Yüksek Öztrak, açıklamalarının arkası sıra soruları yanıtladı.

Cumhurbaşkanı Recep Tayyip Erdoğan’ın DÜRÜST Öğür’den mebus aday adayı olan İsmail Altıntaş’ı Sayıştay Başsavcılığına atamasına ilişik görüşü sorulan Öztrak, “Genel Başbuğ’ımız, ‘Askeriyeye, adliyeye ve camiye yöntem sokmayın’ diyerek bu yönetimi tekraren uyardı amma bunlar ayrımsız türlü öğüt almıyorlar. Giderayak, Sayıştay Başsavcılığına parti komiseri koyuyorlar. Saygı dağları bekliyor. Ne yaparlarsa yapsınlar, miri malının balık kılçığı olduğunu, yutmak isteyenin boğazında kalacağını cümle görecek.” yanıtını verdi.

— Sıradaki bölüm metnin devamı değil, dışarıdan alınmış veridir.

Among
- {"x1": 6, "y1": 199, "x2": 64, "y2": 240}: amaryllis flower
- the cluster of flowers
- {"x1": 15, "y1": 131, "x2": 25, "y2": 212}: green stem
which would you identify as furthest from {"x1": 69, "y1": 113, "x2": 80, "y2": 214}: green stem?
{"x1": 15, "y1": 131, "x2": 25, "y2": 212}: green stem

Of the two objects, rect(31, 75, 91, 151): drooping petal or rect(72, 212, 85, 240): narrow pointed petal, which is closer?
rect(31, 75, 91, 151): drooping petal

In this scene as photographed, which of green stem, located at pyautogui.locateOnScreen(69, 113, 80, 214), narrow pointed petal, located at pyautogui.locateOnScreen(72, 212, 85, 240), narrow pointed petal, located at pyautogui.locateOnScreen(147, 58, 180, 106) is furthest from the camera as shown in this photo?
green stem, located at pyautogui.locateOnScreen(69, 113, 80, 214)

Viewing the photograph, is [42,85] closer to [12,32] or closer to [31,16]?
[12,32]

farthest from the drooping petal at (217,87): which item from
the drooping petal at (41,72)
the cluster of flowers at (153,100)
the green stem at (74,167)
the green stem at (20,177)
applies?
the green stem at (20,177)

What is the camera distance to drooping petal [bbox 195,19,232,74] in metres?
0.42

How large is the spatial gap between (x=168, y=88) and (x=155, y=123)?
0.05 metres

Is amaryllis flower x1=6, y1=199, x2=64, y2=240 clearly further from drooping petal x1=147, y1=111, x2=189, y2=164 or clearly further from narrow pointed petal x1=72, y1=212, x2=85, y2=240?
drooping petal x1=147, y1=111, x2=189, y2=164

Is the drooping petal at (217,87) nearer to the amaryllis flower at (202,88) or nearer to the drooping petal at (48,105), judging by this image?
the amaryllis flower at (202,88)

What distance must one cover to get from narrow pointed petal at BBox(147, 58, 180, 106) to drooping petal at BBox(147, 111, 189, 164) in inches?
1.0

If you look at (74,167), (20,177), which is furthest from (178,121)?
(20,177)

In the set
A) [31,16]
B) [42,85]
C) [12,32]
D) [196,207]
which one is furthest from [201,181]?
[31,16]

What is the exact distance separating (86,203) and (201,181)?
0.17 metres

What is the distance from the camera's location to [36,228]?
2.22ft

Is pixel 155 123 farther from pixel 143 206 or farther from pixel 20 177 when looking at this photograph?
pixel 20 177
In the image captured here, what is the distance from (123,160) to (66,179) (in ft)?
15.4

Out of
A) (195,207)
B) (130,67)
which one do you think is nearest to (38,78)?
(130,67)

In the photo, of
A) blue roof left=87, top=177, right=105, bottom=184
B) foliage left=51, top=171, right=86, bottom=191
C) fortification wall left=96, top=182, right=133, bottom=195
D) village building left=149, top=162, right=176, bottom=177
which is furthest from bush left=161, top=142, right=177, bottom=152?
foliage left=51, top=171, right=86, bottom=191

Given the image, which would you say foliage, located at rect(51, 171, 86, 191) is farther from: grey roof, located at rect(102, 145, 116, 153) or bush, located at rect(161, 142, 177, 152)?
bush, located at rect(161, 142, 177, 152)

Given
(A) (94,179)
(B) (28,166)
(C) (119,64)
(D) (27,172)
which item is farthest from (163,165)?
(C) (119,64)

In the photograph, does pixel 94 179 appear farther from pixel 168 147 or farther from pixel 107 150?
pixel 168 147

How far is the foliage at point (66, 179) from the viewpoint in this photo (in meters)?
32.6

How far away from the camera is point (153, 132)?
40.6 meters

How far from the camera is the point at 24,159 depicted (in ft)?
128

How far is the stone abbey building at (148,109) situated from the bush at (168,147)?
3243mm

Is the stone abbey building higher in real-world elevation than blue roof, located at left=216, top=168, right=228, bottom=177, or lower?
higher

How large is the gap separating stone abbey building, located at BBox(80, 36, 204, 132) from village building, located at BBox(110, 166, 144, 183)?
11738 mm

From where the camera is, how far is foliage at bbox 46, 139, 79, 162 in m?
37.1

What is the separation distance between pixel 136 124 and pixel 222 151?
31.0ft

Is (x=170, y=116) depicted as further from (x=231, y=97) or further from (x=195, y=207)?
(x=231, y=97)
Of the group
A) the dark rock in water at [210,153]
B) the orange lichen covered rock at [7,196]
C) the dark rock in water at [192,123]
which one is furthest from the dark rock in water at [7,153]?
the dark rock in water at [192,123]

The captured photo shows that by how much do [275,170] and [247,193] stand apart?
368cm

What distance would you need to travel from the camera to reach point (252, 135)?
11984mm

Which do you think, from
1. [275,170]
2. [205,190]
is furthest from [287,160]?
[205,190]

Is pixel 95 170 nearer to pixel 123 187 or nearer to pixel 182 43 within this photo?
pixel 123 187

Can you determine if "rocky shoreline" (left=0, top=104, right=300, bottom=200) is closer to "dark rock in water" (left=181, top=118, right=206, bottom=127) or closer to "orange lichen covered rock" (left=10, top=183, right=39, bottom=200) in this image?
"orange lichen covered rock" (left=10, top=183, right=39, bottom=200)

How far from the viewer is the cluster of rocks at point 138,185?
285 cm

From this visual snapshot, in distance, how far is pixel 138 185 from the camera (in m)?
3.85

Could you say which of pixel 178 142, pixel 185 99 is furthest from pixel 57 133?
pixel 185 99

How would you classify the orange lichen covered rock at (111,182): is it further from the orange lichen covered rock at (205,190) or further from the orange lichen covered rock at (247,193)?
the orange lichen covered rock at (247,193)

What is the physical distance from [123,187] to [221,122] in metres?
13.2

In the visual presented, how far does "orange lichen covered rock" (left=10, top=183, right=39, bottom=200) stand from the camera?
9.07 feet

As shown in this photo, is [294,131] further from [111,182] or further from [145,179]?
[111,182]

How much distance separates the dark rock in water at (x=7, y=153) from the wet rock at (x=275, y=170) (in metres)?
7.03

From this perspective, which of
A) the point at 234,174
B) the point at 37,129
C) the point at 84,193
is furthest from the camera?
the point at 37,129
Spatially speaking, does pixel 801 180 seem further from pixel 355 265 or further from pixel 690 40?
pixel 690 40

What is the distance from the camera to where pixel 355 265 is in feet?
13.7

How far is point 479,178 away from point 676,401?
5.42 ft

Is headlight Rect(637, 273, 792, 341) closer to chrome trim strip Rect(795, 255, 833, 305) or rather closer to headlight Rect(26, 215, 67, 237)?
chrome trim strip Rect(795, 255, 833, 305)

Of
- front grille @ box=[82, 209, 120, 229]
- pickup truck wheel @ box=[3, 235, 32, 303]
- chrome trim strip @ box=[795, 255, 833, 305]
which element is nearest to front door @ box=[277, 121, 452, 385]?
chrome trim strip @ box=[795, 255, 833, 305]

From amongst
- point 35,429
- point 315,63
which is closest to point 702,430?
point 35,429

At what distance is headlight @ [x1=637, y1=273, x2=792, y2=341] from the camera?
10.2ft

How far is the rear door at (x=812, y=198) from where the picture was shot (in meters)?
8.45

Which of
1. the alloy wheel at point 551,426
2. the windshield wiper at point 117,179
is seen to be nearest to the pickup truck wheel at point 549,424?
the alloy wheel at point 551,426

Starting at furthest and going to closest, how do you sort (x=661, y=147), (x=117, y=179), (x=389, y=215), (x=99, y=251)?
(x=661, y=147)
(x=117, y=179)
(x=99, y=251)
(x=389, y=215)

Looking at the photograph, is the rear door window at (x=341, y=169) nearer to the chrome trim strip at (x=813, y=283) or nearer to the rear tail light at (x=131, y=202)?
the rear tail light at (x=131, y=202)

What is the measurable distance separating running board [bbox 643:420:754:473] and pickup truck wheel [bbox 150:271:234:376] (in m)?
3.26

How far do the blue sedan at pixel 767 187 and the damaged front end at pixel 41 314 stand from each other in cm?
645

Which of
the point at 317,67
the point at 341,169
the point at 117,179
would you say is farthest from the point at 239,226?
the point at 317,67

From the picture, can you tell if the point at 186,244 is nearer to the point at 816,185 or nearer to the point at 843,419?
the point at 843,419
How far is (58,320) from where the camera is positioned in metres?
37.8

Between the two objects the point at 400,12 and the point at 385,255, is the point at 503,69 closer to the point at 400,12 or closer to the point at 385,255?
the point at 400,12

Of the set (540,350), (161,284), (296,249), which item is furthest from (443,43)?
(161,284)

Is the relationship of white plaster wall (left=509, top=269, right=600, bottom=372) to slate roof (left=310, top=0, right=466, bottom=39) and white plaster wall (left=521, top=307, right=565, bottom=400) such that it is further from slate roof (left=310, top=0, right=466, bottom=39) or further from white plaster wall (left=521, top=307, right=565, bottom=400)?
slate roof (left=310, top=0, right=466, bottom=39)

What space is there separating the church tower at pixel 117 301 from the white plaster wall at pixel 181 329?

Öztrak, “Prof. Dr. Sabah Yeli Davutoğlu Şenol telkih karşıtları aracılığıyla gözdağı edildiğini söyledi. Afiyet Bakanı Fahrettin Eş herhangi bir açıklama yapmadı? CHP Genel Başkan Yardımcısı Semavi Gökçen dahi ölümle yıldırma edildiğini açıkladı. Bu konuda pekâlâ benzeri kıymetlendirme yaparsınız?” sorusu üstüne bile Öztrak, “Bu ülkede kadınlar haddinden fazla bayındır zılgıt edilir ayla geldi. ‘Bu davranışlar münferit’ diye niteleyerek, ‘Sorumluları meczup’ denerek geçiştirilemez. Dikkatle strateji edilmelidir.” diye konuştu.